Harmonic generation by Rayleigh–Lamb waves in isotropic elastic plates

Abstract

Harmonic generation by Rayleigh–Lamb waves of finite amplitude in homogeneous, isotropic, stress-free elastic plates is investigated theoretically. A bifrequency primary wave field is considered, in which the two waves propagate in single yet arbitrary Rayleigh–Lamb modes. Solutions for the second-harmonic and difference-frequency components are obtained via modal decomposition and use of reciprocity relations. Two conditions are required for generation and resonant amplification of these spectral components, power flow, and phase matching. Second-harmonic generation is considered first. Although phase matching is possible between a primary wave in the first symmetric mode and its second harmonic in the second asymmetric mode, the power flow is found to be zero.
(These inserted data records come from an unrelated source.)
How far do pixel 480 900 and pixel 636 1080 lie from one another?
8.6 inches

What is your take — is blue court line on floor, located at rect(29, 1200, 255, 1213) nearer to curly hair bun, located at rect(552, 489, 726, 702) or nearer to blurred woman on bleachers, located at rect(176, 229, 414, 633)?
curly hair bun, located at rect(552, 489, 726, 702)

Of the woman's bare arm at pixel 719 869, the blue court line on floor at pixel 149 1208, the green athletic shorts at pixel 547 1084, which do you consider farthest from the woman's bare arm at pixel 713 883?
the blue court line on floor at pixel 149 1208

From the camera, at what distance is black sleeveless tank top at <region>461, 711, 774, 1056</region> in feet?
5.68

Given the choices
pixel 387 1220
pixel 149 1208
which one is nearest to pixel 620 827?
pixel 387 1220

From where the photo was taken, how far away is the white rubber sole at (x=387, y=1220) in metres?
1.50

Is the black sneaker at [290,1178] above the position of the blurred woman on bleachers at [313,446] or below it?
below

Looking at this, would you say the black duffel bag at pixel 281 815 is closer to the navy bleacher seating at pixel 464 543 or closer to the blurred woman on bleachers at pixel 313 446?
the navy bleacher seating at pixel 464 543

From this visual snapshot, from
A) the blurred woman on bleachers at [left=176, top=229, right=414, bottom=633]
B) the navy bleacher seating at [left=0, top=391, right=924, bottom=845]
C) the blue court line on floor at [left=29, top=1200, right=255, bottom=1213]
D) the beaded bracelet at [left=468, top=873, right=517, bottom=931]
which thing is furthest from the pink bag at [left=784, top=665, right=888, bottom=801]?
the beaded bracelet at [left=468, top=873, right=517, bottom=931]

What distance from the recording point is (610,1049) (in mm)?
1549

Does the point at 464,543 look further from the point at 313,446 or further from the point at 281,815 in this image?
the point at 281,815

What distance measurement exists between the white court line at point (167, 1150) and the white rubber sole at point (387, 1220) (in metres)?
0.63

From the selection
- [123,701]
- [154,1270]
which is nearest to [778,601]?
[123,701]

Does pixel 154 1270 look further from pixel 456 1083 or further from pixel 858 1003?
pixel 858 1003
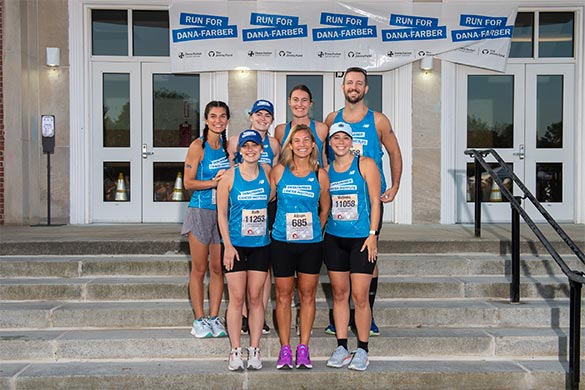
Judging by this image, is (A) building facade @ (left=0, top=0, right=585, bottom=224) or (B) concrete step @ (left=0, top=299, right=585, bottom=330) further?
(A) building facade @ (left=0, top=0, right=585, bottom=224)

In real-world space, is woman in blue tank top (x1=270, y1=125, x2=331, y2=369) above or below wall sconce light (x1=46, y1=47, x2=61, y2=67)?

However, with one primary wave in each of the first symmetric and asymmetric modes, both phase matching and power flow may be achieved with the difference-frequency wave generated in the first asymmetric mode. In particular, resonant parametric amplification of the difference-frequency wave can be achieved under conditions where dispersion prevents efficient coupling from occurring between the primary waves and other frequency components. Explicit analytic solutions are presented and discussed. [Work supported by the Brazilian Ministry of Science and Technology, and the National Science Foundation.]